I can't say I am envious...Sounds like it would have been a 'Bad Trip' for me...But hey, if it makes you happy it can't be that bad. Only not really Glamorous to me...Peace and stay alive
Who am I to judge you? Do as you please, just don't hurt any innocents along the way. I'm here to read and be entertained. That was entertaining. Thanks.
Yeah, every now and then i think about that street rat that stuck a knife at my stomach. I laugh my fucking head off. I out insained an insaine mutha fudda. Lol. There's nothing glamorous about this. I never even said nor implied. Then again, glamor is for homosexuals.
.....hell yes i live the life of a junky. If not me then someone else. If not them than me. Thanks for the wishes, i will kiss them with my blue lips. lol.
I'm sorry about the 'Glamour' remark and my post all together. I do not know you or anyhting I really do not know what I thought in which I could sit back and Judge you I was wrong and I know it. I do not know which part of me thought that they had the right to sit there in that post up on some kind of pedistal and look down at anyone else, hell that is the exact thing people to to me and I am really honestly sorry I hate myselves for that post.
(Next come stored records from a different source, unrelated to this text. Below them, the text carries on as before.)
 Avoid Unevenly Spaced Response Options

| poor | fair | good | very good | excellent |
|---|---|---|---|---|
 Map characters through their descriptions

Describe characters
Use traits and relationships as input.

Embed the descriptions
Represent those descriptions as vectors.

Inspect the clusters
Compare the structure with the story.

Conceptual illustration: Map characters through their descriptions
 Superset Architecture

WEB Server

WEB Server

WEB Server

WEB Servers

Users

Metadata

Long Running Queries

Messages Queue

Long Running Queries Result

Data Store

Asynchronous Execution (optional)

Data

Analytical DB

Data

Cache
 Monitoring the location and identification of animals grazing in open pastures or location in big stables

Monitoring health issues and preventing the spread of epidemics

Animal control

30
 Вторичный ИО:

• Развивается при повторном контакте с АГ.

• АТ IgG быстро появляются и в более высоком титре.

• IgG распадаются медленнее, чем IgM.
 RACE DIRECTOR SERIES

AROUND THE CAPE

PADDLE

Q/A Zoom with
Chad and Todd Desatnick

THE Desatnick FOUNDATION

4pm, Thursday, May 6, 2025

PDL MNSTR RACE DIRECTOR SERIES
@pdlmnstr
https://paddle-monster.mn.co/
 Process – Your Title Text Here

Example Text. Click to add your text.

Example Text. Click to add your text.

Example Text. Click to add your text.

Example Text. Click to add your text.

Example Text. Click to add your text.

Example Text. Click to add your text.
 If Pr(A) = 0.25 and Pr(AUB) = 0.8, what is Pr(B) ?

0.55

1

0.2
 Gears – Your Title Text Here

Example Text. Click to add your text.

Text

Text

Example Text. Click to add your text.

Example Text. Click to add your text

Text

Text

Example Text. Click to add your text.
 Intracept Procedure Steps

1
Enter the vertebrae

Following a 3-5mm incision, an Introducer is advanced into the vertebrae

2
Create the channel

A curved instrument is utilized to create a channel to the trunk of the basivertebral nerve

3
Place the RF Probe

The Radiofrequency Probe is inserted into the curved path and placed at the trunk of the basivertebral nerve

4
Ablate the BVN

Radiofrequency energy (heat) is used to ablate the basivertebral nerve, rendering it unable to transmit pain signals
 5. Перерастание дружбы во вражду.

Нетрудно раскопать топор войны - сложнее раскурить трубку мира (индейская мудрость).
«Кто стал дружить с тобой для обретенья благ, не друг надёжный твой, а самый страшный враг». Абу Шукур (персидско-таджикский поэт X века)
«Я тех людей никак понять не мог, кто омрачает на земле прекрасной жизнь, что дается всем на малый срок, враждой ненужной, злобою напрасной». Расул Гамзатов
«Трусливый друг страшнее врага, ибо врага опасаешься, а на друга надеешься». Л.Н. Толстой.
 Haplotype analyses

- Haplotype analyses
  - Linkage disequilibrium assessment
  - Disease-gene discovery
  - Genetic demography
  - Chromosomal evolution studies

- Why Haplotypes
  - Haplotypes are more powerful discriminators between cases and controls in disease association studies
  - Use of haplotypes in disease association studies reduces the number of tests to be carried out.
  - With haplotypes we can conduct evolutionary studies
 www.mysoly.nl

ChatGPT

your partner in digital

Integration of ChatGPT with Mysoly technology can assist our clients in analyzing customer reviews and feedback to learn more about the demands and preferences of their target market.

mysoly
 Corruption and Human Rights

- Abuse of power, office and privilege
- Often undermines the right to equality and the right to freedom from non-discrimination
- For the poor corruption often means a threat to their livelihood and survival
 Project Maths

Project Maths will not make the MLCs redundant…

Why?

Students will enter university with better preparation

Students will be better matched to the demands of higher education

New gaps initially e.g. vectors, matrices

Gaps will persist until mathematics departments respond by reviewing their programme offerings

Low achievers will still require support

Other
I am not glamourous at all to say the least only I am a Homosexual part of the time and always Homophobic only a little on the mentally ill side and do want for peace to prevail and please everyone strike that remark I made of all the Glamour and all from the history. I never mean any harm to anyone. Peace.
Dont get yourself down for that remark. You have every right to say that. It's called speaking your mind. You can't be fully honest without being a liar. It would have been a scary experience if i wasnt all smacked up.